Talk:Aufgaben:Problem 7
Did we prove the orthonormality of characters? meaning are you sure we can use them, it would make proof 13 much shorter...
Okay that doesn't make sense 13 (a) is the proof of that fact :). I see that in the ML from series 9, this was used so it's probably aright. Carl (talk) 14:30, 17 June 2015 (CEST)
I don't understand what is going on in step 0, when you calculate the number of conjugacy classes. Everything else looks good I think.
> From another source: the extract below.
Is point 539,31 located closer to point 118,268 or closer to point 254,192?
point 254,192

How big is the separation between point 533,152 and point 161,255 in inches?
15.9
Carl (talk) 16:55, 3 July 2015 (CEST)
With alternative Step 5 you can do this exercise without using the orthogonality of the characters, if in Step 4 you can show that the tenor product of an irreducible rep. and a one dimesional rep. is again irreducible (shouldn't be very difficult). Though it seems unlike that this would be the way to go, the exercise gets to long for the exam, making this irrelevant :)
Carl (talk) 23:27, 6 July 2015 (CEST)
In step 5: Is there a reason why we can't just propose that
- \(\rho^{(5)} = \rho^{std \otimes std} - \rho^{triv} - \rho^{std} - \rho^{ sgn \otimes std }\)
defines another irrep and then just show that it indeed is irreducable? This would save a few lines.
--Nik (talk) 15:57, 30 July 2015 (CEST)
No, but you could claim that \( \rho^{std \otimes std} \simeq \rho^{triv} \oplus \rho^{std} \oplus \rho^{ sgn \otimes std } \oplus \rho^{(5)} \), which is probably what you mean. This was the previous version, I just thought that this was to much to propose, but for no real reason.
Carl (talk) 11:33, 31 July 2015 (CEST)
Ok, will use that then. Thanks!
--Nik (talk) 10:38, 1 August 2015 (CEST)
In Step 4 it's enough to show that \(\left(\chi^{sgn\otimes std }, \chi^{sgn\otimes std }\right)_G = 1 \), isn't it?
I think she used that if it's 1 then it's irreducible as well in her solution for S3. If not one would have to show that it's also zero with the missing representation, not?
Beni (talk) 11:13, 1 August 2015 (CEST)
On second thought I can't see why it is not enough that the character is different, so yes it should be enough.